2. Basics in Pandas
Posted: Tue Jul 22, 2025 11:03 am
Pandas is a Python library that helps accountants and finance professionals handle large datasets with ease — just like Excel, but with more automation and processing power.
For CA students, mastering Pandas can speed up analysis of trial balances, ledgers, GST data, and financial reports.
---
A DataFrame is like an Excel sheet in Python — rows and columns of labeled data.
Example – Creating from a Dictionary:
Code: Select all
import pandas as pd
# Sample accounting-style dataset
data = {
'Account': ['Sales', 'Service Income', 'Rent', 'Salaries', 'Utilities'],
'Category': ['Revenue', 'Revenue', 'Expense', 'Expense', 'Expense'],
'Amount': [150000, 85000, 30000, 50000, 12000]
}
df = pd.DataFrame(data)
print(df)
Real-world CA use: Import trial balances or P&L data into a DataFrame for automated adjustments.
---
Quickly check what’s inside your DataFrame.
Code: Select all
print(df.head()) # First 5 rows
print(df.tail()) # Last 5 rows
print(df.shape) # Dimensions (rows, columns)
print(df.columns) # Column names
Real-world CA use: Quickly preview top/bottom transactions in a bank statement or sales register.
---
Choose specific data you need.
Code: Select all
# Select one column
account_column = df['Account']
print(account_column)
# Select multiple columns
subset = df[['Account', 'Amount']]
print(subset)
# Filter based on a condition
high_value = df[df['Amount'] > 40000]
print(high_value)
Real-world CA use: Filter entries above a certain value for audit checks, e.g., expenses > Rs. 50,000.
---
Arrange data for better analysis.
Code: Select all
# Sort by Amount ascending
df.sort_values(by='Amount', ascending=True, inplace=True)
print(df)
# Sort by Amount then Account
df.sort_values(by=['Amount', 'Account'], ascending=[True, False], inplace=True)
print(df)
Real-world CA use: Sort by amount or account name to check trends or identify anomalies.
---
Get quick stats from your data.
Code: Select all
# Mean of the Amount column
mean_amount = df['Amount'].mean()
print(mean_amount)
# Group and sum by Category
grouped_data = df.groupby('Category', as_index=False)['Amount'].sum()
print(grouped_data)
Real-world CA use: Group sales by GST rate or expenses by cost center.
---
Code: Select all
# Add a calculated column (e.g., GST @ 18%)
df['GST'] = df['Amount'] * 0.18
print(df)
# Drop a column
df.drop(columns=['GST'], inplace=True)
print(df)
Real-world CA use: Create computed fields like GST-inclusive values or profit margins.
---
Code: Select all
# Introduce a missing value for demo (use pd.NA; avoid chained assignment issues)
df = df.copy()
df.loc[2, 'Amount'] = pd.NA
# Check missing values
print(df.isna().sum())
# Option A: Fill missing values with 0 (safe assignment, no inplace)
df_filled = df.copy()
df_filled['Amount'] = df_filled['Amount'].fillna(0)
print(df_filled)
# Option B: Drop rows with missing 'Amount' (assign back; clean index)

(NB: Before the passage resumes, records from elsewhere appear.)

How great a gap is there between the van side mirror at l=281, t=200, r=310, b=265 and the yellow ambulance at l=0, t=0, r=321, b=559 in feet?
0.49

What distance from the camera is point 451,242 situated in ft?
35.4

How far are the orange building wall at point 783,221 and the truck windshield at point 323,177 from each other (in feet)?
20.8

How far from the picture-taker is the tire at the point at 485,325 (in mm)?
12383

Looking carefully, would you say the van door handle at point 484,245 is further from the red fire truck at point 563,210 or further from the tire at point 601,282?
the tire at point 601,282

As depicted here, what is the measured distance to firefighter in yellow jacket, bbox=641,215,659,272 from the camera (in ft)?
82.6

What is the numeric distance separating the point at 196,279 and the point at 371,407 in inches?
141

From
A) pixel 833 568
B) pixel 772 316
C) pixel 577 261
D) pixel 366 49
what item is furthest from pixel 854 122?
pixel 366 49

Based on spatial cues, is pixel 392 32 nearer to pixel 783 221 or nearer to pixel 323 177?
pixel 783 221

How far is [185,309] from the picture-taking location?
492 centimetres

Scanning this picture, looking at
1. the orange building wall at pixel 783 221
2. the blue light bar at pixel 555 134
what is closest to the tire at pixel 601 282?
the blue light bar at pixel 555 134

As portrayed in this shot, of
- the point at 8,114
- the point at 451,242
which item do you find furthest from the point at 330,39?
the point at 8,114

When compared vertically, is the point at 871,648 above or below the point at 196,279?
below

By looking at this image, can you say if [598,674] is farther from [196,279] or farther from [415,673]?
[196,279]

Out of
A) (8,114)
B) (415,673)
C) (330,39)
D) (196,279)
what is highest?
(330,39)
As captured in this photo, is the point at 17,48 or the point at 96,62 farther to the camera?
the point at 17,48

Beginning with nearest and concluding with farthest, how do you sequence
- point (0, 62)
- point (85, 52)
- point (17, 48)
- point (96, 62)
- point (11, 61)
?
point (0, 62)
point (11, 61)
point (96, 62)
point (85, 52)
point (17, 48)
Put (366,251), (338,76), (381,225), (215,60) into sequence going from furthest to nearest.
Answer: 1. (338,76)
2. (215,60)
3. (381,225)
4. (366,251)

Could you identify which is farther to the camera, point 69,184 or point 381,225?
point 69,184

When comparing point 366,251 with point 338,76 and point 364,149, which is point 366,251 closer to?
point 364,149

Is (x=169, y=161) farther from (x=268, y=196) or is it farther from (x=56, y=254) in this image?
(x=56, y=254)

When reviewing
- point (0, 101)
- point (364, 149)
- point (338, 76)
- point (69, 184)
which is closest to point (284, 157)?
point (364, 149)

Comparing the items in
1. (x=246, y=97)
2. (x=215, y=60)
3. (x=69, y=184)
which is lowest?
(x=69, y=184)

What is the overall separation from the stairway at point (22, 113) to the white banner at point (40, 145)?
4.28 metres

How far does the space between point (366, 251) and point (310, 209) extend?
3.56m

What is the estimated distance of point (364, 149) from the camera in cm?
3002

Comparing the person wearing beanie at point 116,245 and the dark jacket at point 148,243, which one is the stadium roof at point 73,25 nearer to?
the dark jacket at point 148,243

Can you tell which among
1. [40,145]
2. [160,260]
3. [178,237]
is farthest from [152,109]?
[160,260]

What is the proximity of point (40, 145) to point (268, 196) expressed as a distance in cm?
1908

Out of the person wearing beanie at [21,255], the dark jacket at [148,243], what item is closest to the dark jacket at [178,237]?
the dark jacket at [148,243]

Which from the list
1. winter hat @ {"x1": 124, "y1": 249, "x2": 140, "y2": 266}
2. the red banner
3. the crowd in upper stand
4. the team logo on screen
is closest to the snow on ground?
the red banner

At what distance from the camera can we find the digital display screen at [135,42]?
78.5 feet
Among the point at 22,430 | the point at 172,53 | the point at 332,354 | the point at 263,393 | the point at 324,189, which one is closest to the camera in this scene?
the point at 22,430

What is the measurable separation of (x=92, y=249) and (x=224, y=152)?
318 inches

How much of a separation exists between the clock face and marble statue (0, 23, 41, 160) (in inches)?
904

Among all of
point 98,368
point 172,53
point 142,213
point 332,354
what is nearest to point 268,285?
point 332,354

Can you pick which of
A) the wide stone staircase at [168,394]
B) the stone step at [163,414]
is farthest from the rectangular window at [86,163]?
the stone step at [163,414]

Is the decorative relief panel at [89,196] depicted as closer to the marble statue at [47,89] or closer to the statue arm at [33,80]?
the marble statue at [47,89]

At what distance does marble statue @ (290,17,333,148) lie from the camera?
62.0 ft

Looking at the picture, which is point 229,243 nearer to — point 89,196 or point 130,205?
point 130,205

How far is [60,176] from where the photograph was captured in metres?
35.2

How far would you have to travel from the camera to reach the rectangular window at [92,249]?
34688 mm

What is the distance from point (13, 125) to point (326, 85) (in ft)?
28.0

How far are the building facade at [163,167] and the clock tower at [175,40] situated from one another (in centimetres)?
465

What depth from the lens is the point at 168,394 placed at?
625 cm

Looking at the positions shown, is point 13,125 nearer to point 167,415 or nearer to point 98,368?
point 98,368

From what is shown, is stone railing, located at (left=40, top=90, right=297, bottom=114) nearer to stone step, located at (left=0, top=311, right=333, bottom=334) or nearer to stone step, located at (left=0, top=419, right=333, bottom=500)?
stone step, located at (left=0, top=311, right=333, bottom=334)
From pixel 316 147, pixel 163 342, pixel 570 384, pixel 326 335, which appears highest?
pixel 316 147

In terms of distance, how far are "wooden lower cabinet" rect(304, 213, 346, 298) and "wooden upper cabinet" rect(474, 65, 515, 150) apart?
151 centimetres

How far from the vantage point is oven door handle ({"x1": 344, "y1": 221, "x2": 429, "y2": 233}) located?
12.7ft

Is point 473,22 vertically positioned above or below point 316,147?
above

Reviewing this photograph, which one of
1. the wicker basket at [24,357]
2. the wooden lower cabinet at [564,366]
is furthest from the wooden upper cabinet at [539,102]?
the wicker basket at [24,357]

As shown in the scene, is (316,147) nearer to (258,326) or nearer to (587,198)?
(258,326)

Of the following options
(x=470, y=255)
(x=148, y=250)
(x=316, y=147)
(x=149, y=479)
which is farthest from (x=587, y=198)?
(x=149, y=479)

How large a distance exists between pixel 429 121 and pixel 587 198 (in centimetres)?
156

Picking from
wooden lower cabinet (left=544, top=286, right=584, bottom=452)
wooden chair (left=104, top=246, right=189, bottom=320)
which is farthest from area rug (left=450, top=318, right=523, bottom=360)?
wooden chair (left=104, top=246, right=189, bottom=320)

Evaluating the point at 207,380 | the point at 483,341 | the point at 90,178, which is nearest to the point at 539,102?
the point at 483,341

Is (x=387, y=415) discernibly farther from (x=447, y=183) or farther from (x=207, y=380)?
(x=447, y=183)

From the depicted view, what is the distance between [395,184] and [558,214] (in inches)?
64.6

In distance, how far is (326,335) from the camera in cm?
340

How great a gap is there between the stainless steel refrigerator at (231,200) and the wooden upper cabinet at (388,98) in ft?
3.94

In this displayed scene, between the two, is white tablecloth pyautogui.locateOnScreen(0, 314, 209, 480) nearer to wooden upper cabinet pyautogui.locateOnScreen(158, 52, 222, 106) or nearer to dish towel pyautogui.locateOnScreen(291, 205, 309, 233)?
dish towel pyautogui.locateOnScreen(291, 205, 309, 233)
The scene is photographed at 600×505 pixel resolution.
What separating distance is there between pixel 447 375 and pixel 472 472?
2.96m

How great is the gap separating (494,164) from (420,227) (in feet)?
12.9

df_dropped = df.dropna(subset=['Amount']).reset_index(drop=True)
print(df_dropped)
Real-world CA use: Clean incomplete bank imports or missing invoice amounts before reconciliation.
---
Code: Select all
# Another dataset
df2 = pd.DataFrame({
'Account': ['Commission', 'Interest Income'],
'Category': ['Revenue', 'Revenue'],
'Amount': [10000, 5000]
})
# Merge on Category
merged_df = pd.merge(df, df2, on='Category', suffixes=('_main', '_extra'))
print(merged_df)
# Concatenate vertically
combined_df = pd.concat([df, df2], axis=0)
print(combined_df)
Real-world CA use: Combine monthly GST returns or merge ledger balances with corresponding party details.
---
Code: Select all
# Save to CSV
df.to_csv('output.csv', index=False)
# Load from Excel
# (Ensure 'input.xlsx' exists in the same folder)
# df_loaded = pd.read_excel('input.xlsx')
# print(df_loaded)
Real-world CA use: Export cleaned GST data for filing or save adjusted trial balances for audit working papers.
---
By mastering DataFrames, you will bridge the gap between accounting knowledge and data analytics.